Обсуждение: That mode-700 check on DATADIR again

Поиск
Список
Период
Сортировка

That mode-700 check on DATADIR again

От
Chapman Flack
Дата:
I have, more or less, this classic question:

https://www.postgresql.org/message-id/4667C403.1070807%40t3go.de

But I have it for a newer reason, where again it seems as if a better
answer than "don't do that" might be worth having.

1. Suppose you are running PG in a VM (named pgvm just for exposition).

2. Suppose DATADIR in this VM is a direct virtio mount of an LVM
   logical volume on the host machine (vg0/pgdata, say).

3. Suppose you've thought of a quick way to snag a copy of this
   volume to build a replica machine:

   pg_start_backup(...)
   virsh domfsfreeze pgvm /var/lib/pgsql/x.x/data
   lvm lvcreate --snapshot vg/pgdata --name snap_data
   virsh domfsthaw pgvm
   pg_stop_backup()

   and then copy from snap_data at leisure.

4. Suppose the guest OS running in the VM has an SELinux policy
   in force.

Those virsh domfsfreeze / domfsthaw operations work by libvirt
RPC-ing into a qemu-ga (qemu guest agent) process running
in the guest; the agent then opens the given mountpoint path
/var/lib/pgsql/x.x/data O_RDONLY, and does an ioctl(FIFREEZE) on it.

When you see the "failed to open: ... Permission denied" from qemu-ga
(which runs as root!), you pretty much know SELinux is involved.

Turns out it's involved at two levels.

First is the familiar type-enforcement job SELinux does.
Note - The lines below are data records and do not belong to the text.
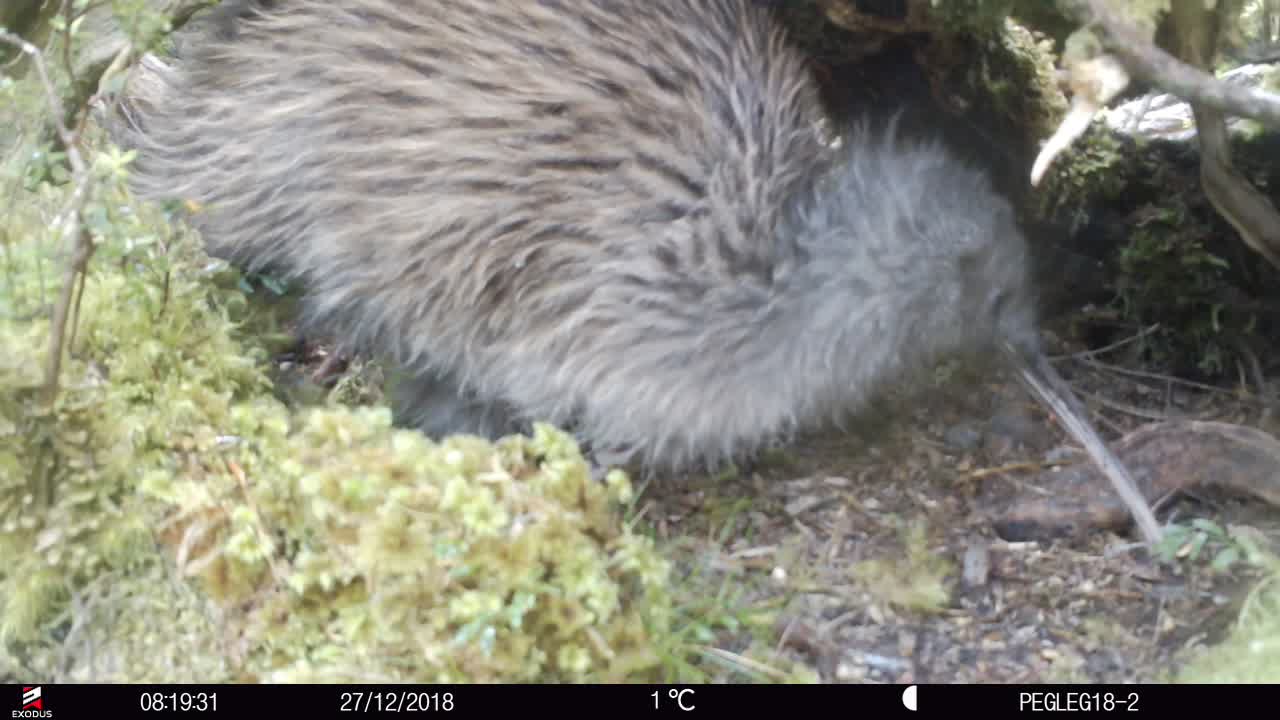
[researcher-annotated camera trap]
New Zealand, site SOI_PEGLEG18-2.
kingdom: Animalia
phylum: Chordata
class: Aves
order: Apterygiformes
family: Apterygidae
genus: Apteryx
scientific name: Apteryx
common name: kiwi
Kiwi (Apteryx).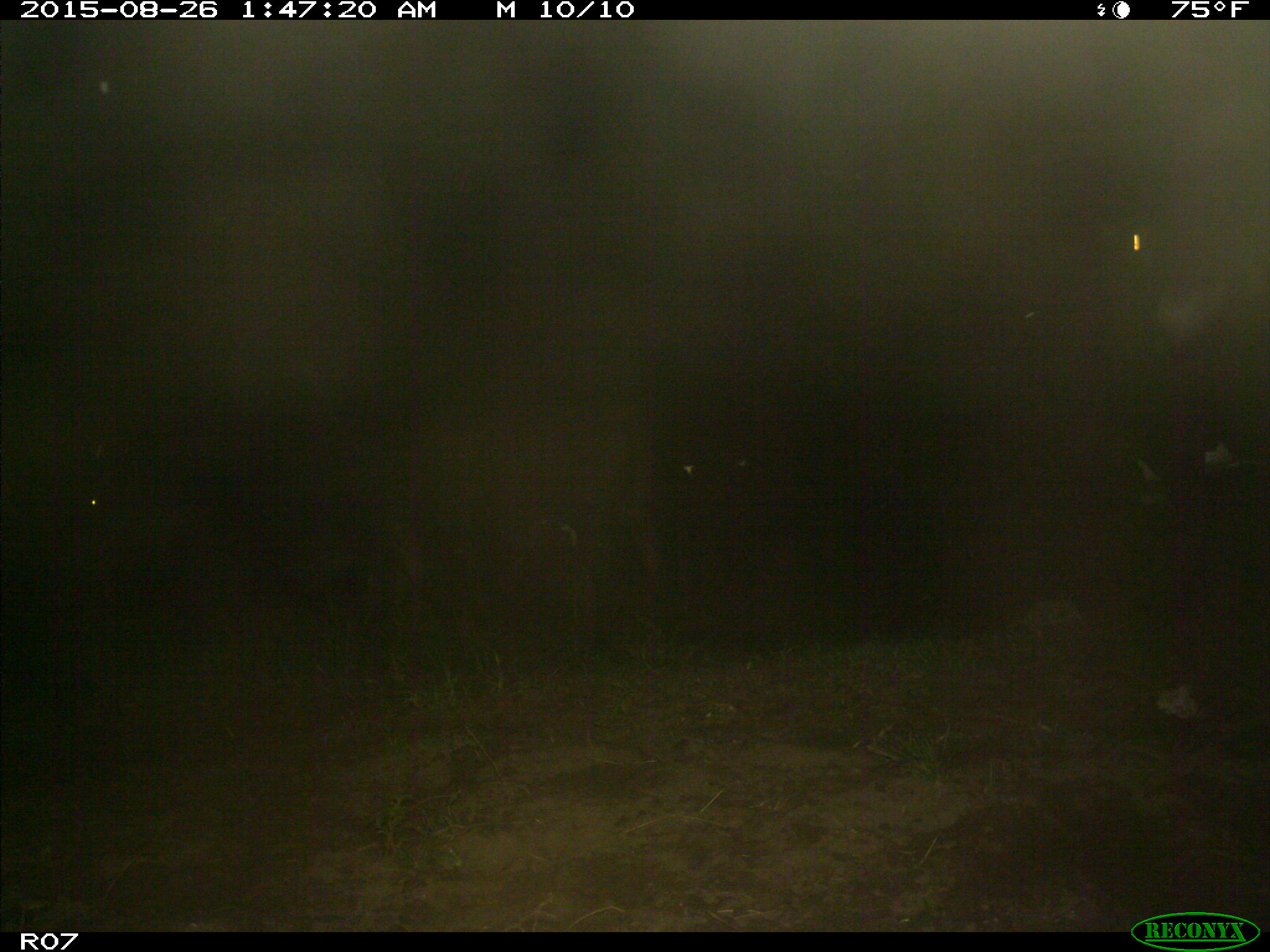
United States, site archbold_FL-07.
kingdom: Animalia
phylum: Chordata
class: Mammalia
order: Artiodactyla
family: Bovidae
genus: Bos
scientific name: Bos taurus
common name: domestic cow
Bos taurus (domestic cow).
The
DATADIR's context has type postgresql_db_t, and the policy doesn't
say a process with type virt_qemu_ga_t gets to do open, read, search,
or ioctl on it, root or no root. That's simple, add a policy module with
 allow virt_qemu_ga_t postgresql_db_t:dir { ioctl open read search };
problem solved.

The second level's more of a head-scratcher, because it involves *two*
interacting linuxisms, SELinux and capabilities. It turns out qemu-ga
is run in a mode where capabilities govern, and its root-ness means
nothing special. It can't touch DATADIR (or its parent or grandparent,
for that matter), for the simple reason that they are all
rwx------ postgres postgres, so a poor nonspecial user named root
has no access at all.

That would not be a problem if qemu-ga could exercise the
CAP_DAC_READ_SEARCH or CAP_DAC_OVERRIDE capabilities, but the
SELinux policy again steps in to deny that.

One fix would be to make another tweak to the SELinux policy,
allowing qemu-ga to use CAP_DAC_READ_SEARCH. But that's overly
broad, and would let qemu-ga read/search everything everywhere.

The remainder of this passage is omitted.